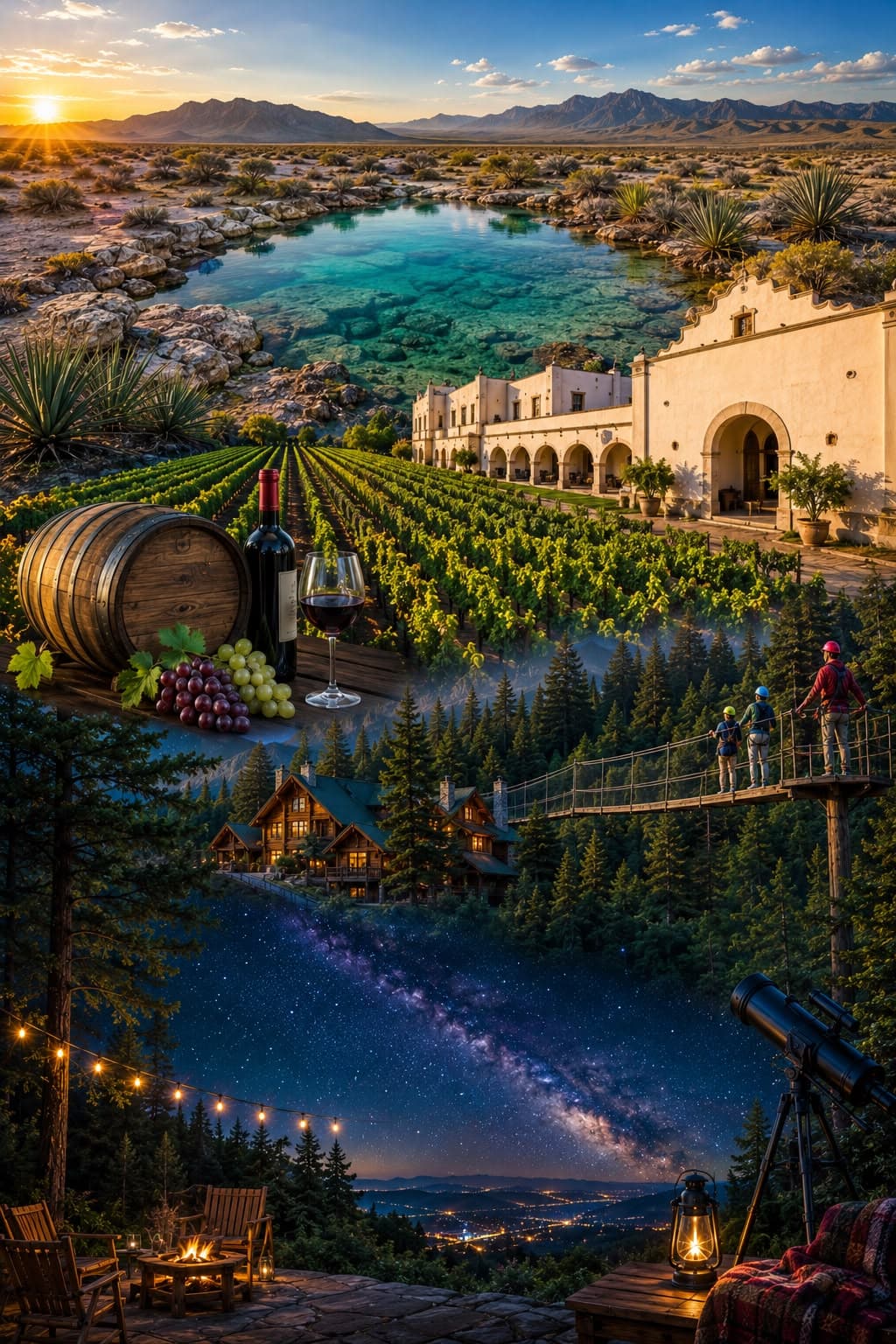 Explorando el Norte de México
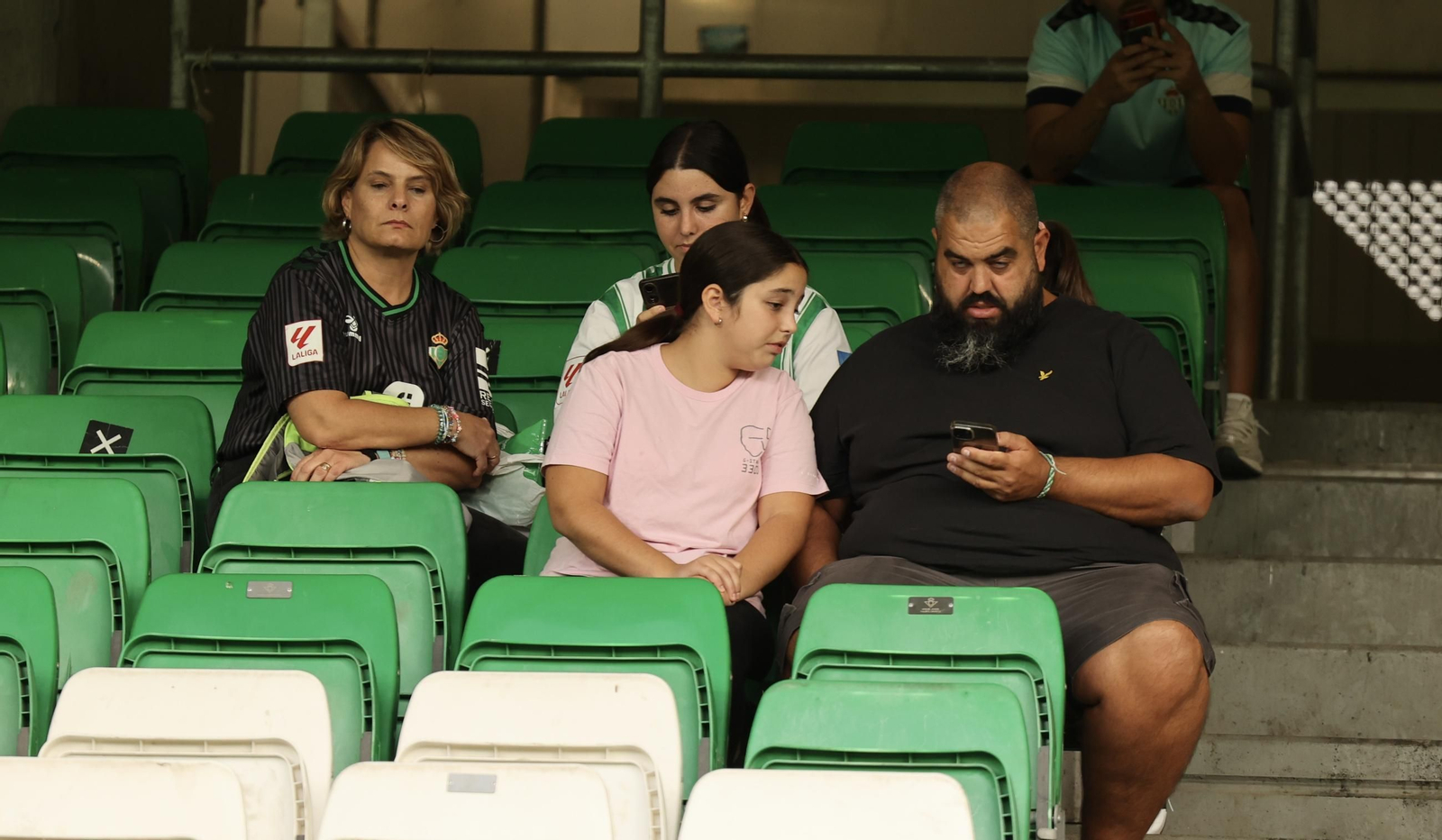 Búscate en el partido Betis - Mallorca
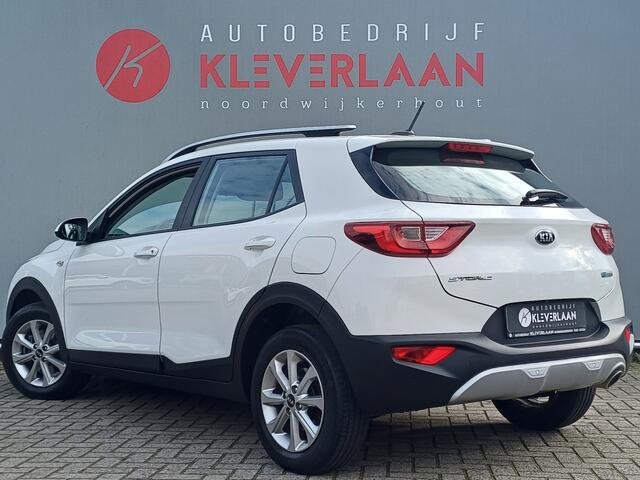 KIA Stonic 1.0 T-GDi MHEV DynamicLine | CAMERA | APPLE CARPLAY/ ANDROID AUTO |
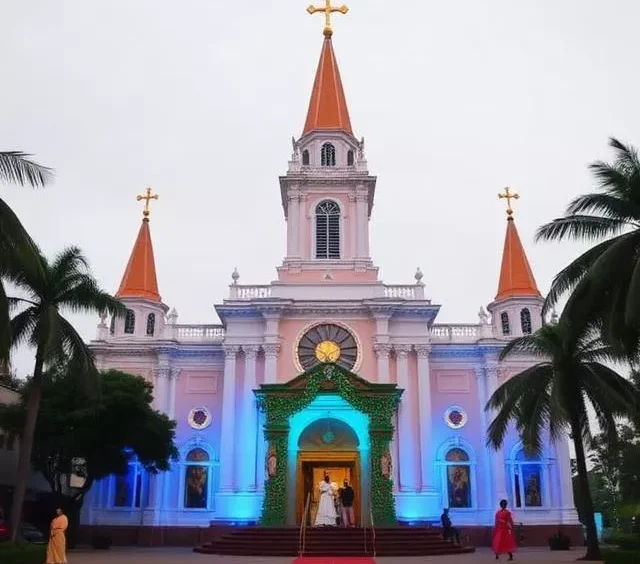Ultimate Guide to Christmas Celebrations in Chennai & Tamil Nadu 2025: Midnight Mass, Historic Churches, Festive Food & Joyful Vibes!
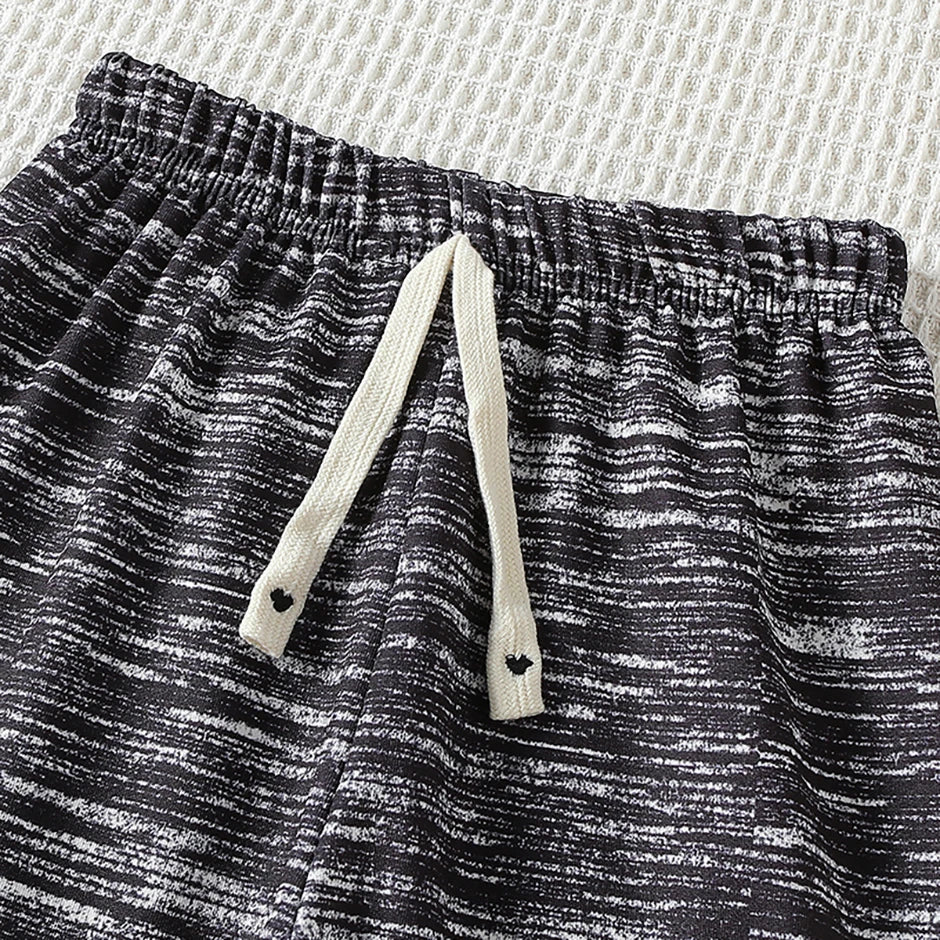 3/1 Piece Set Of Four Season Children's Sports Fashion Autumn Sweatpants For Boys And Girls Mixed With Multi Colored Harun Pants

+ + + +

Format the text of these rows as a JSON list of strings, one string per row, leaving out the pictures and skipping any row that has no text.

Your solution —
[
  " Explorando el Norte de México",
  " Búscate en el partido Betis - Mallorca",
  " KIA Stonic 1.0 T-GDi MHEV DynamicLine | CAMERA | APPLE CARPLAY/ ANDROID AUTO |",
  "Ultimate Guide to Christmas Celebrations in Chennai & Tamil Nadu 2025: Midnight Mass, Historic Churches, Festive Food & Joyful Vibes!",
  " 3/1 Piece Set Of Four Season Children's Sports Fashion Autumn Sweatpants For Boys And Girls Mixed With Multi Colored Harun Pants"
]